How Is Dehydration Treated ?
A veterinarian will administer intravenous or subcutaneous fluids, and run additional tests, if necessary, to determine the underlying cause of the condition.
How Can I Prevent Dehydration ?
– Provide clean water at all times, and change it frequently to ensure freshness. Also, don’t forget to wash your pet’s water bowl every day to prevent bacteria from forming.
– Monitor your dog’s water intake. Generally, a dog needs at least one ounce of water for each pound of body weight per day. If your dog is not drinking an adequate amount of water, seek veterinary advice. Monitoring water intake is especially important if he’s recovering from diarrhea, vomiting or other illnesses.

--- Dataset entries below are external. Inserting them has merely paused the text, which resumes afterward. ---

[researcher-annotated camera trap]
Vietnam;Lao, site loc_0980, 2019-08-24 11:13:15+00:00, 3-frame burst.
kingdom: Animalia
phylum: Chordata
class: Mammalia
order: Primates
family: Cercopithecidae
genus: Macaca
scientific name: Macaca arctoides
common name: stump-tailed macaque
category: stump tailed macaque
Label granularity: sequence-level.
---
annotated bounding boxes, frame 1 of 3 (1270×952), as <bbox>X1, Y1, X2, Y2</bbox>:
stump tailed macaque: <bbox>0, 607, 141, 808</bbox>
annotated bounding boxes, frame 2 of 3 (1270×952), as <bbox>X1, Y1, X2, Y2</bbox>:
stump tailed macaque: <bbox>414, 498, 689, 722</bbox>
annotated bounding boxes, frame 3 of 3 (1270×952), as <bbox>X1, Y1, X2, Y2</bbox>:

– Purchase a water bowl with a weighted bottom to prevent your dog from knocking it over.
– Bring extra water when you’re traveling or exercising with your dog.
– If you notice your pet is drinking less than usual, check his mouth for sores or other foreign objects, such as burrs or sticks.
– Avoid chaining a dog outside, since he may get tangled up, preventing him from accessing his water bowl.
– Keep your toilet lid closed to interrupt your dog’s efforts to turn the bowl, which can be a source of bacteria, into a water fountain.